>> Start

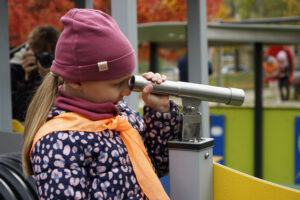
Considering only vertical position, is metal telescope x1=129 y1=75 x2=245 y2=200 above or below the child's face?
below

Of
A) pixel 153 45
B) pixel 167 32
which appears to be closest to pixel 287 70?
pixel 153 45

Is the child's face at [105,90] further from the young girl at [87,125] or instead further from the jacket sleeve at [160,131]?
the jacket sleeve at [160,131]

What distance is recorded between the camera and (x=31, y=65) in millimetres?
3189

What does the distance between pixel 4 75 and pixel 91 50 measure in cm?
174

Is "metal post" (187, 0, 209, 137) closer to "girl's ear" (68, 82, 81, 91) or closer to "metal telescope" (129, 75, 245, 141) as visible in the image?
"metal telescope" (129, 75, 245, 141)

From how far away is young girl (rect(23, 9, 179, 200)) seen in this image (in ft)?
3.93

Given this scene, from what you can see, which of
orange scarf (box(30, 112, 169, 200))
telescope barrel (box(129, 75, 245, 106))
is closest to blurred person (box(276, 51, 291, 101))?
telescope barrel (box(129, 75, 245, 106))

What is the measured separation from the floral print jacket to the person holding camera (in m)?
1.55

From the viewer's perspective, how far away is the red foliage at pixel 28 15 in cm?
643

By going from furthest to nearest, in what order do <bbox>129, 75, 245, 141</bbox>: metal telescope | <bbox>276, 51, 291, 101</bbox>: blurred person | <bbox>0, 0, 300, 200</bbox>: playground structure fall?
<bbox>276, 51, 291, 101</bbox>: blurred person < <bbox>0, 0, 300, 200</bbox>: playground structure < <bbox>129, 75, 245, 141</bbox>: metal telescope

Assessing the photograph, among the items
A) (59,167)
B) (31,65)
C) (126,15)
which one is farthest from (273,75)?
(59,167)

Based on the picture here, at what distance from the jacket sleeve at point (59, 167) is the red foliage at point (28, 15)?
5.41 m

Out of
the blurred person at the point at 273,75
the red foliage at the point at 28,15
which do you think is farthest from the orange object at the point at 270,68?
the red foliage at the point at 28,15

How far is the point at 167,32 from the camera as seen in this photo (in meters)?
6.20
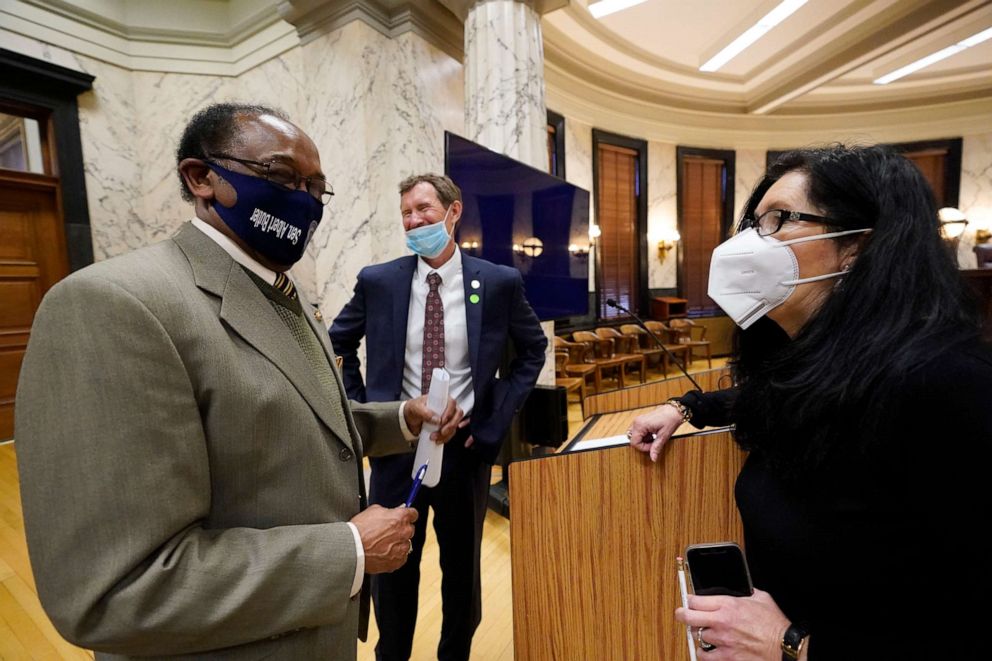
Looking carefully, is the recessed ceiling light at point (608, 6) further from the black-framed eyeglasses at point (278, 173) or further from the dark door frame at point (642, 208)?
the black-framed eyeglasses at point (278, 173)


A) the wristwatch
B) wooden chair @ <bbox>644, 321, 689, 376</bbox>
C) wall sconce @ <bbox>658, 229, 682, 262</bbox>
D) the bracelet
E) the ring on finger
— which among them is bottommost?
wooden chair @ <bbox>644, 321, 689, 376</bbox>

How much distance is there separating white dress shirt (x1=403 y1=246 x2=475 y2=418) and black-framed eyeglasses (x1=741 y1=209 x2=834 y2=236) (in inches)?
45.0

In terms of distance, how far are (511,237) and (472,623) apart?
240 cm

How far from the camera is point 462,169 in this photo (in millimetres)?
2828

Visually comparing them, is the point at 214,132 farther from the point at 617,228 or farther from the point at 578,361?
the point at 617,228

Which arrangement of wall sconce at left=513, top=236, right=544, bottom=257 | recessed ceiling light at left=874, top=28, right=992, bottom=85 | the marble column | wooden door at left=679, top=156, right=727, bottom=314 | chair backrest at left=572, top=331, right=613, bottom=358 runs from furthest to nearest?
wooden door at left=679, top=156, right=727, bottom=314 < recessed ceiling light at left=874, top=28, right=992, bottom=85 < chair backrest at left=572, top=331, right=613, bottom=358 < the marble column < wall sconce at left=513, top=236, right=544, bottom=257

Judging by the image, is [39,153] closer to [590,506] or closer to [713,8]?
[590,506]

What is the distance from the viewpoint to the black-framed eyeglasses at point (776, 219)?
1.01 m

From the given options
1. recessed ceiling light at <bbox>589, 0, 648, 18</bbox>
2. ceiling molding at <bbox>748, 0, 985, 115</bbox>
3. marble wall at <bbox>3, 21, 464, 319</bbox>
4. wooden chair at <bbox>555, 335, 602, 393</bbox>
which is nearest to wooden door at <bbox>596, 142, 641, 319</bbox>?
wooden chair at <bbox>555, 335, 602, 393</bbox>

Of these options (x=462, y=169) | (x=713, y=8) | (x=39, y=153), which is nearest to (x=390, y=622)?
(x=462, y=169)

>> End

- EXERCISE REQUIREMENTS:
Each record above must be returned exactly as written, with its pictures omitted.

- TASK RESULT:
Considering only vertical position, is metal telescope x1=129 y1=75 x2=245 y2=200 above or below the child's face?
below

Of
A) pixel 153 45
B) pixel 167 32
which appears to be closest to pixel 287 70?
pixel 153 45

Is the child's face at [105,90] further from the young girl at [87,125] or instead further from the jacket sleeve at [160,131]?
the jacket sleeve at [160,131]

What distance is recorded between the camera and (x=31, y=65) in millimetres?
3189

What does the distance between pixel 4 75 and pixel 91 50 measure in cm?
174

Is "metal post" (187, 0, 209, 137) closer to "girl's ear" (68, 82, 81, 91) or closer to "metal telescope" (129, 75, 245, 141) as visible in the image?
"metal telescope" (129, 75, 245, 141)

From how far away is young girl (rect(23, 9, 179, 200)) seen in this image (in ft)?
3.93

Given this scene, from what you can see, which of
orange scarf (box(30, 112, 169, 200))
telescope barrel (box(129, 75, 245, 106))
is closest to blurred person (box(276, 51, 291, 101))?
telescope barrel (box(129, 75, 245, 106))

What is the measured separation from the floral print jacket to the person holding camera (in m)?
1.55

From the viewer's perspective, how far away is the red foliage at pixel 28 15 in cm?
643

By going from furthest to nearest, in what order do <bbox>129, 75, 245, 141</bbox>: metal telescope | <bbox>276, 51, 291, 101</bbox>: blurred person | <bbox>0, 0, 300, 200</bbox>: playground structure fall?
<bbox>276, 51, 291, 101</bbox>: blurred person < <bbox>0, 0, 300, 200</bbox>: playground structure < <bbox>129, 75, 245, 141</bbox>: metal telescope

Assessing the photograph, among the items
A) (59,167)
B) (31,65)
C) (126,15)
which one is farthest from (273,75)?
(59,167)

Based on the picture here, at what distance from the jacket sleeve at point (59, 167) is the red foliage at point (28, 15)?
5.41 m

Out of
the blurred person at the point at 273,75
the red foliage at the point at 28,15
which do you think is farthest from the orange object at the point at 270,68?
the red foliage at the point at 28,15

How far is the point at 167,32 from the camera as seen in this photo (in meters)?
6.20
Looking carefully, is the recessed ceiling light at point (608, 6) further from the black-framed eyeglasses at point (278, 173) or further from the dark door frame at point (642, 208)?
the black-framed eyeglasses at point (278, 173)


A) the wristwatch
B) wooden chair @ <bbox>644, 321, 689, 376</bbox>
C) wall sconce @ <bbox>658, 229, 682, 262</bbox>
D) the bracelet
E) the ring on finger
— which among them is bottommost?
wooden chair @ <bbox>644, 321, 689, 376</bbox>

How much distance is there separating white dress shirt (x1=403 y1=246 x2=475 y2=418) and black-framed eyeglasses (x1=741 y1=209 x2=834 y2=236) (in inches)?
45.0

In terms of distance, how far are (511,237) and (472,623) apart?
240 cm

How far from the camera is point 462,169 in this photo (in millimetres)?
2828

Visually comparing them, is the point at 214,132 farther from the point at 617,228 or farther from the point at 578,361?
the point at 617,228

Which arrangement of wall sconce at left=513, top=236, right=544, bottom=257 | recessed ceiling light at left=874, top=28, right=992, bottom=85 | the marble column | wooden door at left=679, top=156, right=727, bottom=314 | chair backrest at left=572, top=331, right=613, bottom=358 runs from furthest to nearest?
wooden door at left=679, top=156, right=727, bottom=314 < recessed ceiling light at left=874, top=28, right=992, bottom=85 < chair backrest at left=572, top=331, right=613, bottom=358 < the marble column < wall sconce at left=513, top=236, right=544, bottom=257

Judging by the image, is [39,153] closer to [590,506] or closer to [713,8]?
[590,506]

What is the distance from the viewpoint to the black-framed eyeglasses at point (776, 219)?
1.01 m

From the given options
1. recessed ceiling light at <bbox>589, 0, 648, 18</bbox>
2. ceiling molding at <bbox>748, 0, 985, 115</bbox>
3. marble wall at <bbox>3, 21, 464, 319</bbox>
4. wooden chair at <bbox>555, 335, 602, 393</bbox>
which is nearest to wooden door at <bbox>596, 142, 641, 319</bbox>?
wooden chair at <bbox>555, 335, 602, 393</bbox>

Of these options (x=462, y=169) | (x=713, y=8) | (x=39, y=153), which is nearest to (x=390, y=622)?
(x=462, y=169)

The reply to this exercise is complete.